Give back every item below verbatim, omitting the pictures.

(DATA FOR THIS EXERCISE)

※ ※ ※

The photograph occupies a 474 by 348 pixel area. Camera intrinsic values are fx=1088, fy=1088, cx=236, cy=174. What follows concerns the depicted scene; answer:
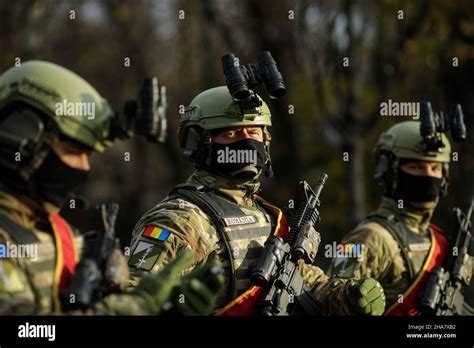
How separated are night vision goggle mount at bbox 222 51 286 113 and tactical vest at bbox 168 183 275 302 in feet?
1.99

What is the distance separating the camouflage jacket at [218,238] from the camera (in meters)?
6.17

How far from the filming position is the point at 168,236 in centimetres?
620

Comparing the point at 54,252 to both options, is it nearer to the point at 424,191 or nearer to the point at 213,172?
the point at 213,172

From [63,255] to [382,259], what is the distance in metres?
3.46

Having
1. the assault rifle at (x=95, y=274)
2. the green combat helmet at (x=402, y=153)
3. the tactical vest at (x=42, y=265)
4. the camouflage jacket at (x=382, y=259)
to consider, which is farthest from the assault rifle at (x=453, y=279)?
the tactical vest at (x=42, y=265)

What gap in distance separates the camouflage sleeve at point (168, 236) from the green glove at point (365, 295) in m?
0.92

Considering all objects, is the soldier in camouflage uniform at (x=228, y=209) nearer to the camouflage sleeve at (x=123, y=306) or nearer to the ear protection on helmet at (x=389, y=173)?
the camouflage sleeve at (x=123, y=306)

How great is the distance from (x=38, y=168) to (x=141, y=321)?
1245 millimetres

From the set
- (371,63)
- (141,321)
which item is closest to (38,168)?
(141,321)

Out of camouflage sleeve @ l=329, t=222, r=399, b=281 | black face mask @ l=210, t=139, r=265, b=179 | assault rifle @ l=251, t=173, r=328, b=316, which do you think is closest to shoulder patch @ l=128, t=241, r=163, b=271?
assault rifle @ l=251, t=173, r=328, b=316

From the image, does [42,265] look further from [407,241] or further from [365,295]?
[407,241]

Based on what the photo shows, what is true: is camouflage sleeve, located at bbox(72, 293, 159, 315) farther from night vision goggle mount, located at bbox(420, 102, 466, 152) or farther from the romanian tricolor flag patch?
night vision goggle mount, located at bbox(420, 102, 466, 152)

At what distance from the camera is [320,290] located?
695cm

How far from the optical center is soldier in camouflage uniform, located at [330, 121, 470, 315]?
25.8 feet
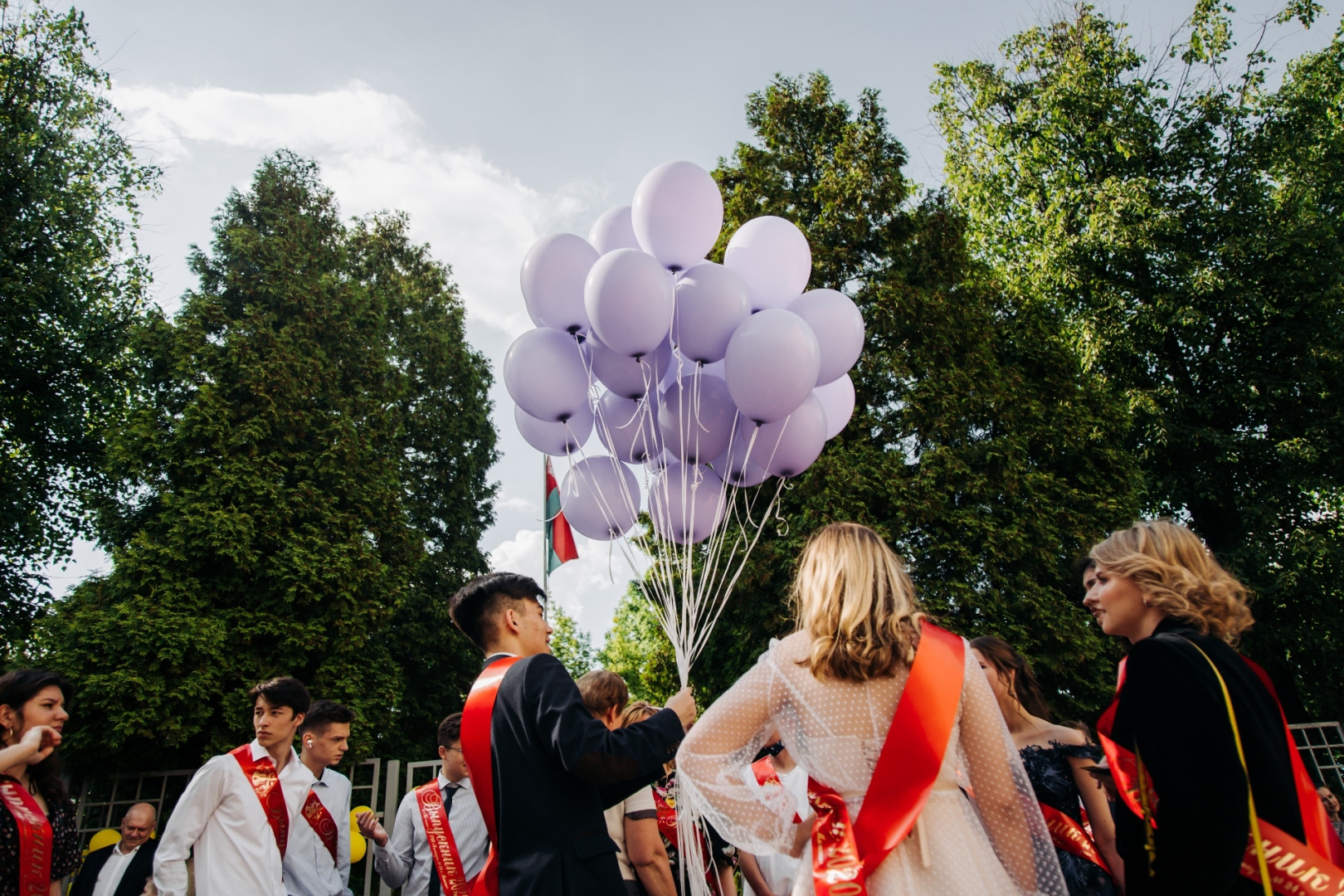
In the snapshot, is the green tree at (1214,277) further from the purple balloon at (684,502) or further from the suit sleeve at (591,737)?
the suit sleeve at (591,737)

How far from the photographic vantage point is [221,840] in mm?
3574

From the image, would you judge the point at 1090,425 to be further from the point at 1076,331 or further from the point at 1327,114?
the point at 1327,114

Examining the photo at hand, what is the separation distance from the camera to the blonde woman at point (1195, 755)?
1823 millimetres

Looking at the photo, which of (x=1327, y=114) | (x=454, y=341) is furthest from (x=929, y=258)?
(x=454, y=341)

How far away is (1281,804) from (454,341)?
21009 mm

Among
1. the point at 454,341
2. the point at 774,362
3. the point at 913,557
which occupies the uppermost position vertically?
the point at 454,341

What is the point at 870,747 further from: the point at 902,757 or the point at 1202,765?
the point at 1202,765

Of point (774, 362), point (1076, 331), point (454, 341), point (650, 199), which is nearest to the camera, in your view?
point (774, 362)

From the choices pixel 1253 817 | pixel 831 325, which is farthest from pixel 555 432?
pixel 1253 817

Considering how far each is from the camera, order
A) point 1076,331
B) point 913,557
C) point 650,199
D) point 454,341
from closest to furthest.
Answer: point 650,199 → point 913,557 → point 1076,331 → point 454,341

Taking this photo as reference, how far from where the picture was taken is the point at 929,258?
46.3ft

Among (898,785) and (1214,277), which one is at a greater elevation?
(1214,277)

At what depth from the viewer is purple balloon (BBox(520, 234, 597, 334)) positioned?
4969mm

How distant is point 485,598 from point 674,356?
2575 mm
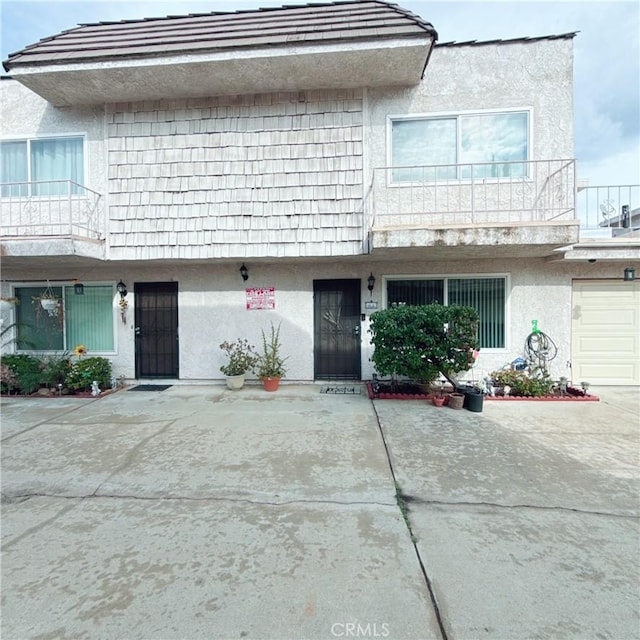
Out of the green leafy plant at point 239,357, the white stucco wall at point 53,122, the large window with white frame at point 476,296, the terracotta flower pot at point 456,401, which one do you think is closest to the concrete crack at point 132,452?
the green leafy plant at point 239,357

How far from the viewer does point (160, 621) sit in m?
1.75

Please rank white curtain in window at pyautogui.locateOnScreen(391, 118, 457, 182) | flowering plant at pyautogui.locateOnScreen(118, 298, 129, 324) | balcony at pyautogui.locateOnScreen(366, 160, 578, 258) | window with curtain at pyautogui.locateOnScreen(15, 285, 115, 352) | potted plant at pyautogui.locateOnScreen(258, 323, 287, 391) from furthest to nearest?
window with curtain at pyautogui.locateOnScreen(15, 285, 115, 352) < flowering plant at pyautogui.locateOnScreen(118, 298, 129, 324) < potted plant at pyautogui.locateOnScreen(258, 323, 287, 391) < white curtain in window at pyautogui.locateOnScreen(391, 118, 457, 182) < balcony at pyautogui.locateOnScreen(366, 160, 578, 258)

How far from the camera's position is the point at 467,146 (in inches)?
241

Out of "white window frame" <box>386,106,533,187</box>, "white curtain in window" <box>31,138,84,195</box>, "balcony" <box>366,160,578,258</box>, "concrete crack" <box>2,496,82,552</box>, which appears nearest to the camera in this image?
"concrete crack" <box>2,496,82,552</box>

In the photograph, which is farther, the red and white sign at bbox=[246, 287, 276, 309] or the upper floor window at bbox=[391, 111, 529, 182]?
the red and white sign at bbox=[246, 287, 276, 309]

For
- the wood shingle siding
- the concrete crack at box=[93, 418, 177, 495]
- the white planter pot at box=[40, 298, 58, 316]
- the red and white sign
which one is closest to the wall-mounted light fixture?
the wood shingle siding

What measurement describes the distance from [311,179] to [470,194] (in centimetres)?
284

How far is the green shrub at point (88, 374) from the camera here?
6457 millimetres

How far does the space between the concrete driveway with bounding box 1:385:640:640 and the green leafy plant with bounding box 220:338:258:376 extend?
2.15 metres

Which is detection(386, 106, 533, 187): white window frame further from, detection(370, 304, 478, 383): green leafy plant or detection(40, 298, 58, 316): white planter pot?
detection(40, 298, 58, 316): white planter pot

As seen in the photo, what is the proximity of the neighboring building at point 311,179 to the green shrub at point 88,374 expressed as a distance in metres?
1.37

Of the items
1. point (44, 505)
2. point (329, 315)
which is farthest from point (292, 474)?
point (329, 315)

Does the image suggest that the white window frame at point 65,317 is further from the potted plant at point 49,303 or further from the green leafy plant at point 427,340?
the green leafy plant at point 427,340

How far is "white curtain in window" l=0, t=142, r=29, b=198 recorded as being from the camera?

※ ※ ※

(TASK SOLUTION)
The photograph occupies a 474 by 348 pixel area. Camera intrinsic values are fx=1088, fy=1088, cx=236, cy=174. What follows concerns the depicted scene; answer:
How separated are night vision goggle mount at bbox 222 51 286 113 and tactical vest at bbox 168 183 275 302 in feet?
1.99

What is the distance separating the camouflage jacket at [218,238] from the camera (in meters)?
6.17

How far from the filming position is the point at 168,236 in centimetres?
620

Comparing the point at 54,252 to both options, is it nearer to the point at 424,191 or nearer to the point at 213,172?
the point at 213,172

From [63,255] to [382,259], what is the distance in metres?
3.46

Having
1. the assault rifle at (x=95, y=274)
2. the green combat helmet at (x=402, y=153)
3. the tactical vest at (x=42, y=265)
4. the camouflage jacket at (x=382, y=259)
to consider, which is farthest from the assault rifle at (x=453, y=279)?
the tactical vest at (x=42, y=265)

What gap in distance separates the camouflage sleeve at point (168, 236) from the green glove at point (365, 295) in m?
0.92

Considering all objects, is the soldier in camouflage uniform at (x=228, y=209) nearer to the camouflage sleeve at (x=123, y=306) or nearer to the ear protection on helmet at (x=389, y=173)?
the camouflage sleeve at (x=123, y=306)

How great is the distance from (x=38, y=168) to (x=141, y=321)?
1245 millimetres

From the set
- (371,63)
- (141,321)
which item is closest to (38,168)?
(141,321)

Out of camouflage sleeve @ l=329, t=222, r=399, b=281 | black face mask @ l=210, t=139, r=265, b=179 | assault rifle @ l=251, t=173, r=328, b=316, which do you think is closest to shoulder patch @ l=128, t=241, r=163, b=271?
assault rifle @ l=251, t=173, r=328, b=316

From the image, does [42,265] look further from [407,241] or further from [365,295]?
[407,241]

Based on what the photo shows, what is true: is camouflage sleeve, located at bbox(72, 293, 159, 315) farther from night vision goggle mount, located at bbox(420, 102, 466, 152) or farther from the romanian tricolor flag patch?
night vision goggle mount, located at bbox(420, 102, 466, 152)

At what distance from the camera is [320,290] located?
695cm

How far from the optical center is soldier in camouflage uniform, located at [330, 121, 470, 315]?
25.8 feet
In the snapshot, is the green tree at (1214,277) further from the purple balloon at (684,502) or further from the suit sleeve at (591,737)?
the suit sleeve at (591,737)

How far from the photographic vantage point is [221,840] in mm?
3574

From the image, would you judge the point at 1090,425 to be further from the point at 1076,331 or further from the point at 1327,114?
the point at 1327,114

Examining the photo at hand, what is the separation distance from the camera to the blonde woman at point (1195, 755)?
1823 millimetres

Looking at the photo, which of (x=1327, y=114) | (x=454, y=341) is furthest from (x=929, y=258)?
(x=454, y=341)

How far away is (1281,804) from (454,341)?
21009 mm

Among
1. the point at 454,341
2. the point at 774,362
3. the point at 913,557
which occupies the uppermost position vertically?
the point at 454,341

What is the point at 870,747 further from: the point at 902,757 or the point at 1202,765?
the point at 1202,765

Of point (774, 362), point (1076, 331), point (454, 341), point (650, 199), which is nearest to the camera, in your view?
point (774, 362)

From the choices pixel 1253 817 | pixel 831 325, which is farthest from pixel 555 432?
pixel 1253 817

Considering how far each is from the camera, order
A) point 1076,331
B) point 913,557
C) point 650,199
D) point 454,341
from closest to furthest.
Answer: point 650,199 → point 913,557 → point 1076,331 → point 454,341

Taking this photo as reference, how far from where the picture was taken is the point at 929,258?
46.3ft

Among (898,785) and (1214,277), which one is at a greater elevation?
(1214,277)

At what depth from the viewer is purple balloon (BBox(520, 234, 597, 334)) positioned?
4969mm

How distant is point 485,598 from point 674,356?
2575 mm
Out of the green leafy plant at point 239,357, the white stucco wall at point 53,122, the large window with white frame at point 476,296, the terracotta flower pot at point 456,401, which one do you think is closest to the concrete crack at point 132,452?
the green leafy plant at point 239,357

How far from the viewer does point (160, 621) sit in m?
1.75

Please rank white curtain in window at pyautogui.locateOnScreen(391, 118, 457, 182) | flowering plant at pyautogui.locateOnScreen(118, 298, 129, 324) | balcony at pyautogui.locateOnScreen(366, 160, 578, 258) | window with curtain at pyautogui.locateOnScreen(15, 285, 115, 352) | potted plant at pyautogui.locateOnScreen(258, 323, 287, 391) from furthest to nearest?
window with curtain at pyautogui.locateOnScreen(15, 285, 115, 352) < flowering plant at pyautogui.locateOnScreen(118, 298, 129, 324) < potted plant at pyautogui.locateOnScreen(258, 323, 287, 391) < white curtain in window at pyautogui.locateOnScreen(391, 118, 457, 182) < balcony at pyautogui.locateOnScreen(366, 160, 578, 258)

How far from the camera's position is the point at 467,146 (in inches)?
241

Out of "white window frame" <box>386,106,533,187</box>, "white curtain in window" <box>31,138,84,195</box>, "balcony" <box>366,160,578,258</box>, "concrete crack" <box>2,496,82,552</box>, which appears nearest to the camera in this image?
"concrete crack" <box>2,496,82,552</box>

In the photograph, which is farther, the red and white sign at bbox=[246, 287, 276, 309] or the upper floor window at bbox=[391, 111, 529, 182]?
the red and white sign at bbox=[246, 287, 276, 309]

For
- the wood shingle siding
- the concrete crack at box=[93, 418, 177, 495]
- the white planter pot at box=[40, 298, 58, 316]
- the red and white sign
which one is closest to the wall-mounted light fixture?
the wood shingle siding

What measurement describes the distance from [311,179] to [470,194] (in centimetres)?
284

How far is the green shrub at point (88, 374) from the camera here?
6457 millimetres

How far does the space between the concrete driveway with bounding box 1:385:640:640 and the green leafy plant with bounding box 220:338:258:376 extend?
2.15 metres

Which is detection(386, 106, 533, 187): white window frame further from, detection(370, 304, 478, 383): green leafy plant or detection(40, 298, 58, 316): white planter pot?
detection(40, 298, 58, 316): white planter pot

As seen in the photo, what is the proximity of the neighboring building at point 311,179 to the green shrub at point 88,374 expressed as a distance in metres?
1.37

Of the items
1. point (44, 505)
2. point (329, 315)
which is farthest from point (292, 474)?
point (329, 315)

Does the image suggest that the white window frame at point 65,317 is further from the potted plant at point 49,303 or further from the green leafy plant at point 427,340?
the green leafy plant at point 427,340

How far is "white curtain in window" l=0, t=142, r=29, b=198 recorded as being from the camera?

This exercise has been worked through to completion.